Я трижды объездил всю Ялту. Один раз меня оштрафовали за то, что я проехал на красный свет, а второй раз пробили талон за проезд под запретительным знаком. Я не стал говорить, почему у меня такое настроение, мне это казалось унизительным — оправдываться смертью друга, я просто заплатил штраф и поехал дальше.
К восьми часам вечера я понял, что ничего не могу сделать. Я даже не мог достать льда. С отчаяния я решил отправиться в райком комсомола.

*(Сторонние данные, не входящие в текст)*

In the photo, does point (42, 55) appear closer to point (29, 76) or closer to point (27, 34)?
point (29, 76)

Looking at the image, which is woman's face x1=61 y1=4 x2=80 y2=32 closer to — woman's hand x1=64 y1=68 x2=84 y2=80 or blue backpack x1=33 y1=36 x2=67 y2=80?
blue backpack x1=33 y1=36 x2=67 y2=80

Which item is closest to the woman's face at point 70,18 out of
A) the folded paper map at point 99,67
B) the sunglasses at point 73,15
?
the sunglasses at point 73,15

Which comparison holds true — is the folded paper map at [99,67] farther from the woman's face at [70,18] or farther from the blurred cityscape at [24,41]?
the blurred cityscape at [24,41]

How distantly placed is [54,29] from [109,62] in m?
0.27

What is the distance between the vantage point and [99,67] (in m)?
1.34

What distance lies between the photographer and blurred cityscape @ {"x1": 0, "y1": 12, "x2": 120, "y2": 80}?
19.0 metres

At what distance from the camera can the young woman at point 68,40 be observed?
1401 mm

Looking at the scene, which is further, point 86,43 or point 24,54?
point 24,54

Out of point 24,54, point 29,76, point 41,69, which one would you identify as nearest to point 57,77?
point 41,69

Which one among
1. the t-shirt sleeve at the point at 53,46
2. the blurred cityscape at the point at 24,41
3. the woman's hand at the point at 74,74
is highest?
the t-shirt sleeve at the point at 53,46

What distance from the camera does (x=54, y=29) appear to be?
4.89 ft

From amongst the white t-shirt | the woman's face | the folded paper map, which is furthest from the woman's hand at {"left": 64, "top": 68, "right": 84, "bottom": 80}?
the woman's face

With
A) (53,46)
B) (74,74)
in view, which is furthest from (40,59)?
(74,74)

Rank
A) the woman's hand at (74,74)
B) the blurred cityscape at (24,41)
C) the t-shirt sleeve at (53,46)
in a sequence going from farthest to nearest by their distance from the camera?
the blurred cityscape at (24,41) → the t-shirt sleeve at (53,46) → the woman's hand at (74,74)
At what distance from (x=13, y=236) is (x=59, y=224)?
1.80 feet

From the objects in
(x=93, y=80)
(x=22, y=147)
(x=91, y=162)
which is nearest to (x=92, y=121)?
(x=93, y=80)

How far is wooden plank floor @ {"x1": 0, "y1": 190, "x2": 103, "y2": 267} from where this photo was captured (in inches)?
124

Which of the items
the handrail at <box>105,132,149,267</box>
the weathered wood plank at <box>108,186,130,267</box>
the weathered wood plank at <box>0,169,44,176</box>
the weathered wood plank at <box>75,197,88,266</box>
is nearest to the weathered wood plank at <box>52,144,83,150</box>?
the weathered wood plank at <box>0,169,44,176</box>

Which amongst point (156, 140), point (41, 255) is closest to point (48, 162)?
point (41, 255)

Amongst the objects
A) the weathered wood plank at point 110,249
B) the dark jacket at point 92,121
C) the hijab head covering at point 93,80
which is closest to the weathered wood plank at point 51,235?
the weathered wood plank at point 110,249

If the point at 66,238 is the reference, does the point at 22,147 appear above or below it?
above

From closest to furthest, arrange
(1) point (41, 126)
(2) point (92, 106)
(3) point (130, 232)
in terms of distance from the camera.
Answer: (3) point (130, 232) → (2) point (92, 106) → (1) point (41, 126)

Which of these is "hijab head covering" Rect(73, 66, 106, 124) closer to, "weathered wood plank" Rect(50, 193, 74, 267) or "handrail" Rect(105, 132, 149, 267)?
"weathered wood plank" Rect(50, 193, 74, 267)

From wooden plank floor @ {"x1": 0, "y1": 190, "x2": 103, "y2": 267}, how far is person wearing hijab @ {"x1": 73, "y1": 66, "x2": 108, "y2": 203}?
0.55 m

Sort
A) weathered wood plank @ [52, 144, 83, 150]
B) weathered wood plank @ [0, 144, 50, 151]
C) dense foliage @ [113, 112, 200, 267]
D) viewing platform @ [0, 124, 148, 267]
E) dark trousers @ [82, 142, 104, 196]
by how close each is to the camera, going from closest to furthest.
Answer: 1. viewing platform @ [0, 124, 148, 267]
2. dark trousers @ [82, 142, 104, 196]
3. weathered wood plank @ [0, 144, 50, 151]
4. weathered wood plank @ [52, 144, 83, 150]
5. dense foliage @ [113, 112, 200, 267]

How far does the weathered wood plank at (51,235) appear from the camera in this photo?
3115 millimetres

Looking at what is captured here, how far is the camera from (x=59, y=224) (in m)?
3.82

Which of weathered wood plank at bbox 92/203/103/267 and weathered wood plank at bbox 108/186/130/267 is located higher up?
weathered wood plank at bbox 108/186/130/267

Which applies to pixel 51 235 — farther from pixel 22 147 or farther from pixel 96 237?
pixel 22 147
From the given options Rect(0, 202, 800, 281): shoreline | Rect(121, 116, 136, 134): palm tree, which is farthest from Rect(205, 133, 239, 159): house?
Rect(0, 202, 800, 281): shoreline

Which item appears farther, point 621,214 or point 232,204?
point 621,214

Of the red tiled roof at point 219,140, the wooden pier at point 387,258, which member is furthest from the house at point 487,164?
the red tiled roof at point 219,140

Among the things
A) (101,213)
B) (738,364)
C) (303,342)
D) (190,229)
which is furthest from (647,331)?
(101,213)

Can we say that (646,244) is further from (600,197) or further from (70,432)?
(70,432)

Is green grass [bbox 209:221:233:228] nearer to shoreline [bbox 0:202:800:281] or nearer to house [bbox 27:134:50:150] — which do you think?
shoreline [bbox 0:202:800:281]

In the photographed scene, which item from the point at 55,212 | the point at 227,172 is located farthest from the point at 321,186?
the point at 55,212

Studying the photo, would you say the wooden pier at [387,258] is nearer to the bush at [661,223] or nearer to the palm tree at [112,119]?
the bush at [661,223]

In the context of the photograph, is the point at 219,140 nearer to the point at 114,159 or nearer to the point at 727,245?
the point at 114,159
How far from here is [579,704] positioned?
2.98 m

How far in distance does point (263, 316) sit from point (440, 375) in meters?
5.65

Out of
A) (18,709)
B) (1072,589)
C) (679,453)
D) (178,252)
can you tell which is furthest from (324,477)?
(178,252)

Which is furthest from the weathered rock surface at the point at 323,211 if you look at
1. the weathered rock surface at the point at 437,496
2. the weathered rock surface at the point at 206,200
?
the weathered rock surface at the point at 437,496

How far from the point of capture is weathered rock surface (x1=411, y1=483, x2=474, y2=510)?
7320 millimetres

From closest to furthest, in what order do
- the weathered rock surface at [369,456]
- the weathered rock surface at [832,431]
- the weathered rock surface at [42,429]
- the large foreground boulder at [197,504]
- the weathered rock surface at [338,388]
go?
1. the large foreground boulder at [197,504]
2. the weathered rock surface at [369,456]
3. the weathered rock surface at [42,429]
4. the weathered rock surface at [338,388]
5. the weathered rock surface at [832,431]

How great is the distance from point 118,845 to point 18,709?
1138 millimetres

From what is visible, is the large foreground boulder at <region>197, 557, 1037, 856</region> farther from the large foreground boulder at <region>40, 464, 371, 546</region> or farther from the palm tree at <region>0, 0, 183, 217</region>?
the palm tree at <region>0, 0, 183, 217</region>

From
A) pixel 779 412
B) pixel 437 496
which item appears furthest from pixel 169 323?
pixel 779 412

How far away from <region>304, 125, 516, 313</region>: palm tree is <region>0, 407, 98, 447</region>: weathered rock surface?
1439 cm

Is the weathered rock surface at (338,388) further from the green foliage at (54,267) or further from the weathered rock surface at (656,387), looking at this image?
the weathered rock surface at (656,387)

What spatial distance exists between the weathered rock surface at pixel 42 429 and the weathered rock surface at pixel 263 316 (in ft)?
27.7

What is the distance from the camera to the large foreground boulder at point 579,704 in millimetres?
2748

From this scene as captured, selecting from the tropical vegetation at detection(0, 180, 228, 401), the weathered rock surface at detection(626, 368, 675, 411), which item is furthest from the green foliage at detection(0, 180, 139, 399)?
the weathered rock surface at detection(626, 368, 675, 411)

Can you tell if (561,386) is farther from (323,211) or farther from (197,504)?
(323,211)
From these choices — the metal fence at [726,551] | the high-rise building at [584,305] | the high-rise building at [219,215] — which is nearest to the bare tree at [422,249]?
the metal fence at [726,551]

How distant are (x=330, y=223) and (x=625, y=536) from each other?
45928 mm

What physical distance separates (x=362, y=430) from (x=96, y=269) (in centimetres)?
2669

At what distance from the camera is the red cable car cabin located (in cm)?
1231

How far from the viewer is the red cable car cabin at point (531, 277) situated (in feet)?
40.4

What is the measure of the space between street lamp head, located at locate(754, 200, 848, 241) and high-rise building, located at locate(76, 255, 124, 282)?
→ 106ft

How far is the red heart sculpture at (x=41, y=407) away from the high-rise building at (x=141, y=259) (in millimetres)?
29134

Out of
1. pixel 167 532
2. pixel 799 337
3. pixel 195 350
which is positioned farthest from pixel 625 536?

— Где райком комсомола? — прижав мотоцикл к кромке тротуара, спросил я у встречного парня.
— Не знаю, я не местный.
Все отвечали, что они не местные, казалось, в Ялте вообще не было туземного населения.
Наконец какой-то пожилой дяденька в соломенном бриле сказал:
— Как же, знаю. — Он засуетился и показал рукой в ту сторону, куда я ехал. — К райкому комсомола можно так… А можно и так… — Он показал в противоположную сторону.
Мне было не до шуток. Я лишь тупо сказал:
— Не может один райком находиться в двух противоположных концах.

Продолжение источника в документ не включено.